To get the site onto the internet, we use a combination of GitHub and Cloudflare Pages.
- The Workflow: Whenever Todd finishes writing a new post, he pushes the Markdown file to a GitHub repository.
- The Delivery: Cloudflare Pages detects this change, automatically runs Jekyll to build the site, and distributes the new static files across its global CDN network. It’s lightning-fast and entirely free.
The Challenge: Adding Comments
Static sites are fantastic for reading, but they don’t have a backend to accept user input. To allow readers to leave comments, we had to bolt on an external system. We chose Comentario, a lightweight, open-source comment engine.
We deployed Comentario on Railway, a cloud hosting platform that makes it incredibly easy to spin up Docker containers and PostgreSQL databases. Railway gives us a dedicated URL where the comment system lives, and we simply embed a short JavaScript snippet into the bottom of the Jekyll blog posts to display the comment UI.
⚠️ Gotcha: Migrating Legacy Comments Moving decades of old WordPress comments to a new system is tricky. We initially tried exporting them to static YAML files and rendering them purely in HTML. However, to make them look native and allow new replies, we wrote a custom Python script that parsed the YAML and injected the historical comments directly into Comentario’s PostgreSQL database. It took some schema sleuthing, but preserving that history inside the new interactive widget was worth it!

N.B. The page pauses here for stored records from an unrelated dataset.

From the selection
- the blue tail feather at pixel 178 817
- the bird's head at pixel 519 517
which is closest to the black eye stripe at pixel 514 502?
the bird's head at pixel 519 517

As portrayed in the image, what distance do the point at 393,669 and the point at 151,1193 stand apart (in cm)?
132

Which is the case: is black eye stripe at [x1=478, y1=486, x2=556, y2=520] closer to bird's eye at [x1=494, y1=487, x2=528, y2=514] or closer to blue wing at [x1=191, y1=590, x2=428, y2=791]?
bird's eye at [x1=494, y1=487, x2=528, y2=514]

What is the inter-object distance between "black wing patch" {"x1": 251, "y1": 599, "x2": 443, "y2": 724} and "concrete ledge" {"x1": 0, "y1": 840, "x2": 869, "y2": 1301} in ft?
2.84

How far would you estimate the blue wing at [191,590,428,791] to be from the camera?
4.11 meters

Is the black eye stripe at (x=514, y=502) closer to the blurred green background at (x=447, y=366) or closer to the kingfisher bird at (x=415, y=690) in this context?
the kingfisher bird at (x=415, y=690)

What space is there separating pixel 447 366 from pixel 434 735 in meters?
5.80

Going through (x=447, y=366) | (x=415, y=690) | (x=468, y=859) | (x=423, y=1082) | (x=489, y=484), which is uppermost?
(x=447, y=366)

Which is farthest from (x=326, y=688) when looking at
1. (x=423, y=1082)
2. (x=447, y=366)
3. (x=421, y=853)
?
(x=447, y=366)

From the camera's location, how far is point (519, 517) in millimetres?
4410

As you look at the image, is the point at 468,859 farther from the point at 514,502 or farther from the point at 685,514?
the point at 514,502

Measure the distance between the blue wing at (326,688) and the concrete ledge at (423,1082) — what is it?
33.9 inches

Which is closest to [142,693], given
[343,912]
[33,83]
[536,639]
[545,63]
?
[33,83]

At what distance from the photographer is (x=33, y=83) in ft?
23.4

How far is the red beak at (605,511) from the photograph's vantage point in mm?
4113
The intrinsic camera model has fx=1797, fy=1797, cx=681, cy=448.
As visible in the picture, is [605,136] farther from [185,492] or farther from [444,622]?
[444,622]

The Final Boss: Email Notifications
Everything was running smoothly until we tried to set up moderation alerts. Todd wanted an email notification whenever someone left a new comment.
Comentario has this feature built-in; you just give it your SMTP email credentials. However, we quickly hit a wall.
⚠️ Gotcha: Free Tier SMTP Blocking Railway (and many other cloud providers) strictly block outbound email ports (like Port 587 and 465) on their free or “hobby” tiers to prevent spammers from abusing their networks. Even with correct credentials, Comentario couldn’t send the emails.
Attempt 1: The RSS Route
We thought we could be clever. Comentario generates an RSS feed of comments. We figured we could use a free automation tool (like Zapier) to watch the RSS feed and send an email over HTTP, entirely bypassing the SMTP block.
💡 Implementation Lesson: Read the Fine Print It turns out, Comentario’s RSS feed only publishes approved comments. Since Todd wanted alerts for pending comments that needed moderation, the RSS feed was useless for our specific goal.
Attempt 2: The Custom Poller (Success!)
We needed a way to peek directly into the database without running afoul of Railway’s port blocks.
The solution was to build a custom micro-service using GitHub Actions. We wrote a short Python script that runs every hour on a free GitHub runner. The script securely connects to the Railway PostgreSQL database, looks inside the cm_comments table, and searches for any rows where is_pending = TRUE within the last hour.
Because GitHub Actions doesn’t block SMTP ports, the script uses a standard Google App Password to shoot Todd an email summary of the pending comments. Zero cost, zero spam blocks, and completely automated.
Connecting with Readers
Finally, to handle newsletter subscriptions and notify readers when a new post is published, we integrated Buttondown. Since this relies on published content, our RSS idea from earlier worked perfectly here: Zapier monitors the site’s main RSS feed and automatically triggers a Buttondown email blast to subscribers whenever a new post appears.
Summary
Building a modern static site requires stitching together several distinct services, but the payoff is immense. The site is now incredibly fast, highly secure (no WordPress login pages to brute-force), and costs virtually nothing to host.
If you’re embarking on a similar journey, just remember: keep your components decoupled, always check for port blocks on free tiers, and never be afraid to write a custom script when off-the-shelf tools don’t quite fit the bill!